## start
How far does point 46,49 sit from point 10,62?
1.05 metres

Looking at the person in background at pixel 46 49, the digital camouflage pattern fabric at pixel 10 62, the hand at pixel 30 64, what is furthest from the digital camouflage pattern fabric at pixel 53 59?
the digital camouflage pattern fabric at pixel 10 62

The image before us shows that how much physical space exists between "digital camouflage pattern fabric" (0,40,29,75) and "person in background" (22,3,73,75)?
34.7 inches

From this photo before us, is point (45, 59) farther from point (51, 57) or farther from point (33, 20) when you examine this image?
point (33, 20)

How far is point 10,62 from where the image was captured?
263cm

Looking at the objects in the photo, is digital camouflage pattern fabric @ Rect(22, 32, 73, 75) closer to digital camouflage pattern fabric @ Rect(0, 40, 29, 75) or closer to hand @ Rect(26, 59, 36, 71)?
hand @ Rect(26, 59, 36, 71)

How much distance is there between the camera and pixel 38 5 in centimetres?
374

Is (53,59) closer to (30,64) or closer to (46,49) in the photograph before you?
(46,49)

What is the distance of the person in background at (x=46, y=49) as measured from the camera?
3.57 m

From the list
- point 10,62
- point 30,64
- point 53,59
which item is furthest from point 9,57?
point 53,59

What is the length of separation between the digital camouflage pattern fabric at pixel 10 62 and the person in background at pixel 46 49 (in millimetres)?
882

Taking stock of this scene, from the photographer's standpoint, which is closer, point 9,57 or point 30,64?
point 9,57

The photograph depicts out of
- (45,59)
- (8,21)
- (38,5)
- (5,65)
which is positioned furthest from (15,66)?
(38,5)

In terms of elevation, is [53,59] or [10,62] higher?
## end
■ Task description
Recopy the entries above in their entirety, exactly.

■ Reply to the exercise
How far does point 46,49 sit from point 10,62?
1.05 metres

Looking at the person in background at pixel 46 49, the digital camouflage pattern fabric at pixel 10 62, the hand at pixel 30 64, what is furthest from the digital camouflage pattern fabric at pixel 53 59?
the digital camouflage pattern fabric at pixel 10 62

The image before us shows that how much physical space exists between "digital camouflage pattern fabric" (0,40,29,75) and "person in background" (22,3,73,75)?
34.7 inches

From this photo before us, is point (45, 59) farther from point (51, 57) or farther from point (33, 20) when you examine this image?
point (33, 20)

How far is point 10,62 from where the image was captured?
263cm

Looking at the objects in the photo, is digital camouflage pattern fabric @ Rect(22, 32, 73, 75) closer to digital camouflage pattern fabric @ Rect(0, 40, 29, 75) or closer to hand @ Rect(26, 59, 36, 71)?
hand @ Rect(26, 59, 36, 71)

How much distance is there between the camera and pixel 38 5 in centimetres?
374

Is (53,59) closer to (30,64) or closer to (46,49) in the photograph before you?
(46,49)

What is the distance of the person in background at (x=46, y=49) as measured from the camera?
3.57 m

From the list
- point 10,62
- point 30,64
- point 53,59
which item is furthest from point 9,57?
point 53,59

What is the length of separation between the digital camouflage pattern fabric at pixel 10 62 and the person in background at pixel 46 49 (in millimetres)?
882

Taking stock of this scene, from the photographer's standpoint, which is closer, point 9,57 or point 30,64?
point 9,57

The photograph depicts out of
- (45,59)
- (8,21)
- (38,5)
- (5,65)
which is positioned furthest from (15,66)?
(38,5)

In terms of elevation, is [53,59] or [10,62] higher?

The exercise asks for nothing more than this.